Pick out and copy every line of the records that contains the word "further", treating uppercase and lowercase letters as distinct.

-------- Supplied data --------

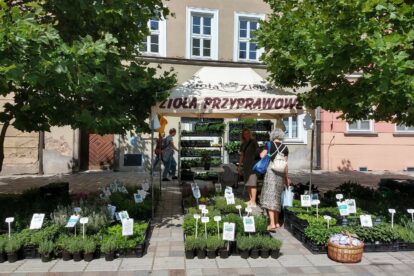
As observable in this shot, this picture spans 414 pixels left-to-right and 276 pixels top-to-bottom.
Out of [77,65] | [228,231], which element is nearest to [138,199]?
[228,231]

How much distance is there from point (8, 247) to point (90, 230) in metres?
1.14

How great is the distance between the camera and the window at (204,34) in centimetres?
1647

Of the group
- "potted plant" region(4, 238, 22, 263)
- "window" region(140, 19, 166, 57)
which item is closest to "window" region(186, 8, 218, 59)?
"window" region(140, 19, 166, 57)

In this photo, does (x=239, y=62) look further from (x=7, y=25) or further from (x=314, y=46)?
(x=7, y=25)

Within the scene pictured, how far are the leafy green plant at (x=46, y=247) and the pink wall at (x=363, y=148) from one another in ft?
47.5

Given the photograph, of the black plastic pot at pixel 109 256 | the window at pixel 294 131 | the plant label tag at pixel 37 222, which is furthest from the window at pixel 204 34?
the black plastic pot at pixel 109 256

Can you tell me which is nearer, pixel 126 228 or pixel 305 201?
pixel 126 228

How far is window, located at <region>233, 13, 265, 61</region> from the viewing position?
55.2ft

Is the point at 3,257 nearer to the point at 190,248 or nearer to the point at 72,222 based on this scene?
the point at 72,222

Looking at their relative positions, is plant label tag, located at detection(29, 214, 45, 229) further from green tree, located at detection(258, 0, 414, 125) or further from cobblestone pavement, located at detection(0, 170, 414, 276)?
green tree, located at detection(258, 0, 414, 125)

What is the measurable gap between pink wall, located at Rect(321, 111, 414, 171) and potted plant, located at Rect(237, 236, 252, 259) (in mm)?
13148

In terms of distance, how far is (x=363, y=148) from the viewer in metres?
18.3

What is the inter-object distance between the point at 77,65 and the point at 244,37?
1273 cm

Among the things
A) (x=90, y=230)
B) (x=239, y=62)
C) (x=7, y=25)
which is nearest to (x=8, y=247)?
(x=90, y=230)
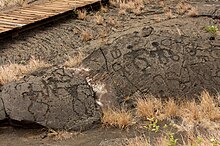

--------

**The output**
In this photo, does (x=239, y=62) look further from (x=7, y=25) or further from (x=314, y=46)?
Looking at their relative positions, is plant label tag, located at detection(29, 214, 45, 229) further from green tree, located at detection(258, 0, 414, 125) or further from cobblestone pavement, located at detection(0, 170, 414, 276)?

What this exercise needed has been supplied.